Give the lines again from the one containing "What is the distance" up to and including the one containing "3.63 meters", substituting "closest" for "nearest" and changing nothing else.

### Exercise input
==========

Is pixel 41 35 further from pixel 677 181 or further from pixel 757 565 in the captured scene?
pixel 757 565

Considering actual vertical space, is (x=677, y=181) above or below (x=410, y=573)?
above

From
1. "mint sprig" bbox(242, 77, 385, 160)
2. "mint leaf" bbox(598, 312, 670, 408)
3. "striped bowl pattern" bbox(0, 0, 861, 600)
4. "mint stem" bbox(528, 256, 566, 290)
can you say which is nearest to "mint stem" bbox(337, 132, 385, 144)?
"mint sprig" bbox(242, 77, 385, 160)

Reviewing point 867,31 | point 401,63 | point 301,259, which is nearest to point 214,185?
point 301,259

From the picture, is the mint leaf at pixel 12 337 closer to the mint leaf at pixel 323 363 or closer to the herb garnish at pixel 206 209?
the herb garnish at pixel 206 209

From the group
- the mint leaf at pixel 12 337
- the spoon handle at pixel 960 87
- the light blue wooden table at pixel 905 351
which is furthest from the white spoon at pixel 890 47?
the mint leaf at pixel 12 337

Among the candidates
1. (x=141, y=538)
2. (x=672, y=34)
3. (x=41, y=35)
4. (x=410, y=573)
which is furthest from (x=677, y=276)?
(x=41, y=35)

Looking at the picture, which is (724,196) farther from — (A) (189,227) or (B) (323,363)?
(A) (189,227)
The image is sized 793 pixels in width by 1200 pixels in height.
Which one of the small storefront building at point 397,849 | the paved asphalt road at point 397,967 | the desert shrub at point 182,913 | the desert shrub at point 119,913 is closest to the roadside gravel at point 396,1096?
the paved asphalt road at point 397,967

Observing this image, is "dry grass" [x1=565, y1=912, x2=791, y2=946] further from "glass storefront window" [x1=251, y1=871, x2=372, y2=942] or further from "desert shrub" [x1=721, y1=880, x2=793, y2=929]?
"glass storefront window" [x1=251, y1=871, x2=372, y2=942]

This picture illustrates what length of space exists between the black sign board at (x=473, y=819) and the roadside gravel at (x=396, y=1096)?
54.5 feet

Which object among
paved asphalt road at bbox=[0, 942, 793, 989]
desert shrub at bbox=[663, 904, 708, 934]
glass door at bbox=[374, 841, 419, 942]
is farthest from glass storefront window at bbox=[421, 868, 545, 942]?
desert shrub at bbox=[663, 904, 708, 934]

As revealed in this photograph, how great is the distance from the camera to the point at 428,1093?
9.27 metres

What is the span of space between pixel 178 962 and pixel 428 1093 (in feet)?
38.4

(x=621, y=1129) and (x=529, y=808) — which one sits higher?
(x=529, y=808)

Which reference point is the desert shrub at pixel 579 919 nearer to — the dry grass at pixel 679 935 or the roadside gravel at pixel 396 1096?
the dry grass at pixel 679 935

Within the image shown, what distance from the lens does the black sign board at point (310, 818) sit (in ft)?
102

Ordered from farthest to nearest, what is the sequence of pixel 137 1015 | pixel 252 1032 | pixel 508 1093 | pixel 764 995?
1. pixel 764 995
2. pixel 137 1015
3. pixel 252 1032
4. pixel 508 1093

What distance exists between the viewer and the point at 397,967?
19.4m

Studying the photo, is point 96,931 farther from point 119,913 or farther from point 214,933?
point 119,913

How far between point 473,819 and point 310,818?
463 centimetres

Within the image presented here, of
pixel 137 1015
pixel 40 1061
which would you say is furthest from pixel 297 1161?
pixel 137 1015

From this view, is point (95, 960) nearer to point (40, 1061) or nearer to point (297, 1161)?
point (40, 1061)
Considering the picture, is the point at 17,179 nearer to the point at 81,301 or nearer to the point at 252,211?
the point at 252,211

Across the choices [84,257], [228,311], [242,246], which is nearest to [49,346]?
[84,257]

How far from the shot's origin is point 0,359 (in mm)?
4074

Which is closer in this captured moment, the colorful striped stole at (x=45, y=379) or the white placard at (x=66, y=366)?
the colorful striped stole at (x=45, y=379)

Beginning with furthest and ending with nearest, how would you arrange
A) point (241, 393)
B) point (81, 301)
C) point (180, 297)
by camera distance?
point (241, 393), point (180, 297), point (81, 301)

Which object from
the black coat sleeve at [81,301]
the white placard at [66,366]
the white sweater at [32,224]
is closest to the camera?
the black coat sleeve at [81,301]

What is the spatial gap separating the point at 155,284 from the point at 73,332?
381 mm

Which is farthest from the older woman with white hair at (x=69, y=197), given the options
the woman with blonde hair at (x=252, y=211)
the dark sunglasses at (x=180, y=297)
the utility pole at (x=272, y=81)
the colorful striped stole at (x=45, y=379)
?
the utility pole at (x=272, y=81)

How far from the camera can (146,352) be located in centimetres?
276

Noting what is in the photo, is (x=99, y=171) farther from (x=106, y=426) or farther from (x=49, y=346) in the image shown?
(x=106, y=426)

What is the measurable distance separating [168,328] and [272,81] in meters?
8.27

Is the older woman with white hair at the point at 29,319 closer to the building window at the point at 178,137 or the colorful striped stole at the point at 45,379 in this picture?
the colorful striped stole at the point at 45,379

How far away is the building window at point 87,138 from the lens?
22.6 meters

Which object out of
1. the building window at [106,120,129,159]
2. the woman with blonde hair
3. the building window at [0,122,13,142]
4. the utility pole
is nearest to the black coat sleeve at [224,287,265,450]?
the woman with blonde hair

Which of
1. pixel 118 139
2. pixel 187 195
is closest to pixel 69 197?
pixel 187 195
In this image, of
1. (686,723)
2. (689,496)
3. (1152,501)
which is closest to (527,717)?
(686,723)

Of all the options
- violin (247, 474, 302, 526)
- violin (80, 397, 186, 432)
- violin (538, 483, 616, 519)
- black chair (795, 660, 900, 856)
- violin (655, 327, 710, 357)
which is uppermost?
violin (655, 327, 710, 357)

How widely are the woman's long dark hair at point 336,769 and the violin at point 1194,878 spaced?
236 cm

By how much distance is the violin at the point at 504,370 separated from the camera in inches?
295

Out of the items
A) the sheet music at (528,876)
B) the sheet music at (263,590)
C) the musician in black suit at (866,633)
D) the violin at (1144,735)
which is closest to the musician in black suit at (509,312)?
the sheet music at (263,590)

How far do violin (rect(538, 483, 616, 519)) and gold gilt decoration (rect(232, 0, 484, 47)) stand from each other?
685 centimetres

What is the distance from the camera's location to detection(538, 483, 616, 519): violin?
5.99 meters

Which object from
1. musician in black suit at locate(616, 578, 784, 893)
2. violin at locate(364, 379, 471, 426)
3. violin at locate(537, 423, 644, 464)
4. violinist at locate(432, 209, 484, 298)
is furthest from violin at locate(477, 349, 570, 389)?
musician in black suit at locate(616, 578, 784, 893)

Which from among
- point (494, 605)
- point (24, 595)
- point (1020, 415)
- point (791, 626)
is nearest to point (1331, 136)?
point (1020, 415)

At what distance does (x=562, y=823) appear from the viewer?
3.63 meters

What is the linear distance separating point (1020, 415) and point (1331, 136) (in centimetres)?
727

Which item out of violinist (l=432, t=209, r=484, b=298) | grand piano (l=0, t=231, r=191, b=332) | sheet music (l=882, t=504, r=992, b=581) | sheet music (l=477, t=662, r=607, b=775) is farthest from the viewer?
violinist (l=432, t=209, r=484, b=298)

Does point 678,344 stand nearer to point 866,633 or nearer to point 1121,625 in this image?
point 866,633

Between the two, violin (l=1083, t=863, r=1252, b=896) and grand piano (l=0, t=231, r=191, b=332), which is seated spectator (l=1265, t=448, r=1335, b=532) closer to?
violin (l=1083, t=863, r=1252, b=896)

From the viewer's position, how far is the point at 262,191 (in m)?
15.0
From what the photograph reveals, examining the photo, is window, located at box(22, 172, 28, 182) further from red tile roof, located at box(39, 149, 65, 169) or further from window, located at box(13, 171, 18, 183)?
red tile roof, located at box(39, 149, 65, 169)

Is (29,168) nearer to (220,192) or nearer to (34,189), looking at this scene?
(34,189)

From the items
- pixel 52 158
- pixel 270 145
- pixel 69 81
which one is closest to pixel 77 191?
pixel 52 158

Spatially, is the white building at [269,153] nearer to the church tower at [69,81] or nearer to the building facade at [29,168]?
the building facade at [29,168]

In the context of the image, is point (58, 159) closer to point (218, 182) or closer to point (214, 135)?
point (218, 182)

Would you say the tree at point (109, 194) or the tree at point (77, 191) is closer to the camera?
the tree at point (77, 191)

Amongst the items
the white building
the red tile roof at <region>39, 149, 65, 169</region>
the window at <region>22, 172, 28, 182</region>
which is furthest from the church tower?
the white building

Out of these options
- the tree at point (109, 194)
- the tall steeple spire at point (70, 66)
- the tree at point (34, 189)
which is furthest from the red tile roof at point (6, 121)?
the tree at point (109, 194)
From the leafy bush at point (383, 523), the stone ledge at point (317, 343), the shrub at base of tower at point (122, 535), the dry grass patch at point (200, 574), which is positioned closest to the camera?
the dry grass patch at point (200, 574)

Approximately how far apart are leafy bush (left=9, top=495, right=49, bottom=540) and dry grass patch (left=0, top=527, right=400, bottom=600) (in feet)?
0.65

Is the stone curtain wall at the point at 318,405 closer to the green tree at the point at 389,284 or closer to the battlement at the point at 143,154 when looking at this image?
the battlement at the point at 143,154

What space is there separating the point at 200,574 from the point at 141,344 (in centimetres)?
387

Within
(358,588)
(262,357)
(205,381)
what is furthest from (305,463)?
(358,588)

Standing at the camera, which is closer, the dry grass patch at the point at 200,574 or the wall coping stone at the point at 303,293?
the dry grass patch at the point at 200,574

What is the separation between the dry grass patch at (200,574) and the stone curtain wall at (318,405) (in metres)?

==========

### Solution for this task
What is the distance from the camera's location to detection(538, 483, 616, 519): violin?
5.99 meters

Which object from
1. musician in black suit at locate(616, 578, 784, 893)
2. violin at locate(364, 379, 471, 426)
3. violin at locate(537, 423, 644, 464)
4. violinist at locate(432, 209, 484, 298)
is furthest from violin at locate(477, 349, 570, 389)?
musician in black suit at locate(616, 578, 784, 893)

Which from among
- point (494, 605)
- point (24, 595)
- point (1020, 415)
- point (791, 626)
is closest to point (1331, 136)?
point (1020, 415)

At what distance does (x=562, y=823) appear from the viewer?
3.63 meters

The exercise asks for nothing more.